"The Janus Stone", the second Ruth Galloway book, is as original and compelling as the first book, "The Crossing Places"
The story, which takes place a few months after "The Crossing Places", revolves around the discovery of the headless skeleton of a child, beneath an archway in a Victorian building being converted into apartments.
We weave through a web of myths and rituals related to sacrificing children to protect entrances and the history of the building, once an orphanage run by the Catholic Church, now being developed by a rich local family.
Some of the story is revealed in flashbacks that are purposely difficult to locate in time but which are quite chilling.
The thing that makes this book compelling for me is not the plot, which is interesting even if it requires disbelief to be suspended from time to time, but the ensemble cast of characters, especially the two leads: Ruth and Nelson.

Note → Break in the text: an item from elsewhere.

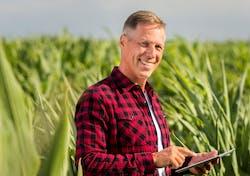 Recherche de salarié agricole : enfin une innovation !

Ruth, a forensic archaeologist at a Norfolk university, is one of the most plausible and likeable women I've read in British crime thrillers. She's practical, competent, organised but a little isolated and a little disappointed in her life. The way she comes to terms first with being pregnant by another woman's husband and second with the looming reality of having a child in her life, of being a mother, resonate as real. Her relationships with her parents (born again Christians, horrified, at least in principle, at the prospect of a bastard grandchild), her one-time best friend (a serial mistress, now dating Ruth's married Department Head), Nelson (the father of her child and a man she enjoys but does not expect to be with) and Nelson's wife (who, as a mother of two, takes Ruth under her wing) are rich and real.
Nelson, the curmudgeonly, Northern Detective Inspector, always makes me smile. He is so different from the clichéd broken policeman with a dark past, a drinking problem and an inability to deal with real life. He is married to a beautiful woman whose love for him still astonishes him on a daily basis and has two young daughters that he dotes. He is abrasive, demanding, drives too fast, shouts at computers and is intolerant of the schmoozing with local dignitaries that his job sometimes requires of him. He is charmingly unaware of the impact he has on his team, who work hard for his respect. He is focused, logical, and capable of gentleness. He has a great respect and affection for Ruth because she is competent and organised, stands up to him effortlessly and is both brave and vulnerable.
Both books in the series so far have given me a mix of murder and madness, wrapped in plausible and novel archeological detail to be good entertainment. What makes me look forward to the rest of the series is the interest I now have in what happens next to the ensemble cast, built of people I recognise and empathise with.
My enjoyment of the books has been enhanced by the excellent narration by Jane McDowell.